Holy mother of God how can it be 2016?! You know what this means… this is the end of the beginning. Or perhaps just a new beginning altogether. My classmates and I, being the class of 2016, will (hopefully) receive our diplomas in a few short months. I am turning 22 in six weeks. I know I say this all the time, and I am somewhat of a broken record when it comes to certain things, but I honestly have no idea where the time went.
As I sit here, still in Florida, it’s easy for me to lose count of the days and just succumb to the every day life of a college student on winter break, free of responsibilities and commitments. I can feel the death stares from the post-grad readers. Don’t hate the playa hate the game.
Now that it is officially 2016, the only thing I can think about is crossing that Scarlet and White stage in May with a diploma from Boston University. I’m terrified, excited, exhilarated and all around amazed at how quickly the last four years flew by.

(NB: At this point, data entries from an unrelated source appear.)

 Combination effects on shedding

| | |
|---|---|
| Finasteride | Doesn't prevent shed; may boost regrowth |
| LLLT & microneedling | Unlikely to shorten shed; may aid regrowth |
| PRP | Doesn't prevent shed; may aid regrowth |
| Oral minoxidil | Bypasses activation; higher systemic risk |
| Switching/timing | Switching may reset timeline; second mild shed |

From an early age I never had to worry about what my next step would be, other than finishing my college applications and hoping I got into my top choice schools (#blessed). Now, I wake up in the morning and wonder if I’ll get a job come May, find a place to live and be happy. Because in the end, isn’t that the main goal? Happiness?
The prospect of leaving my friends and moving terrifies me. I have to keep reminding myself that I’ve already done that once. I’ve moved 1,100 miles. I left my friends in Florida and went off to add to my list of fellow loons I call my friends, in the hopes of finding new ones in Massachusetts. I’m a big believer in the idea that you have to leave your comfort zone in order to find yourself.

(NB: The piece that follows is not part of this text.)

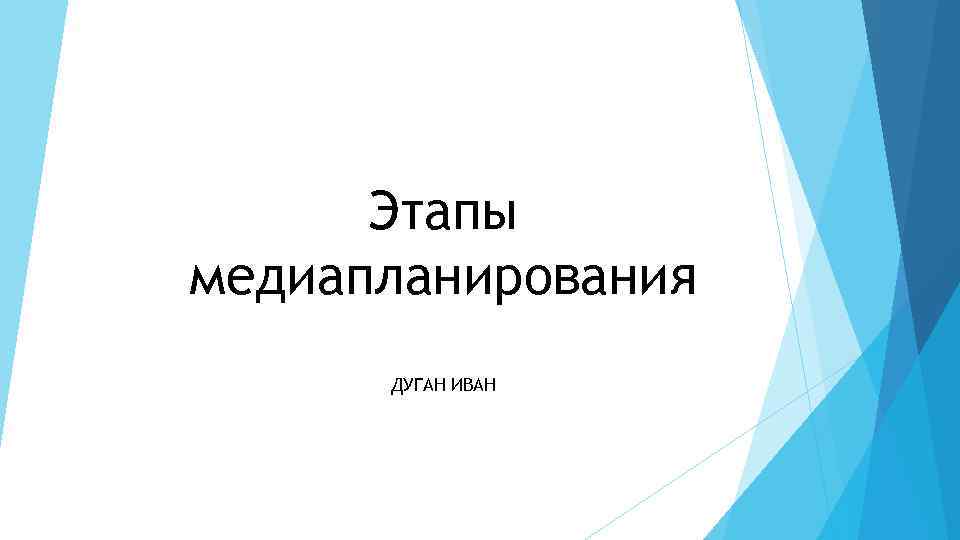 Этапы медиапланирования

ДУГАН ИВАН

So what makes this next chapter any different than the equally scary ones before? I guess it’s the fact that nothing is certain. Wherever I end up, whomever I end up becoming, I know that the people in my life today played a considerable roll in helping me achieve whatever comes my way.
Enough of the seriousness. I guess 2016 already has my overactive brain on overdrive. I hope you and your loved ones rang in the new year in as much style and silliness as my friends and I did last night.
Stay warm (or cool if you’re in FL) classy and sassy you beautiful people.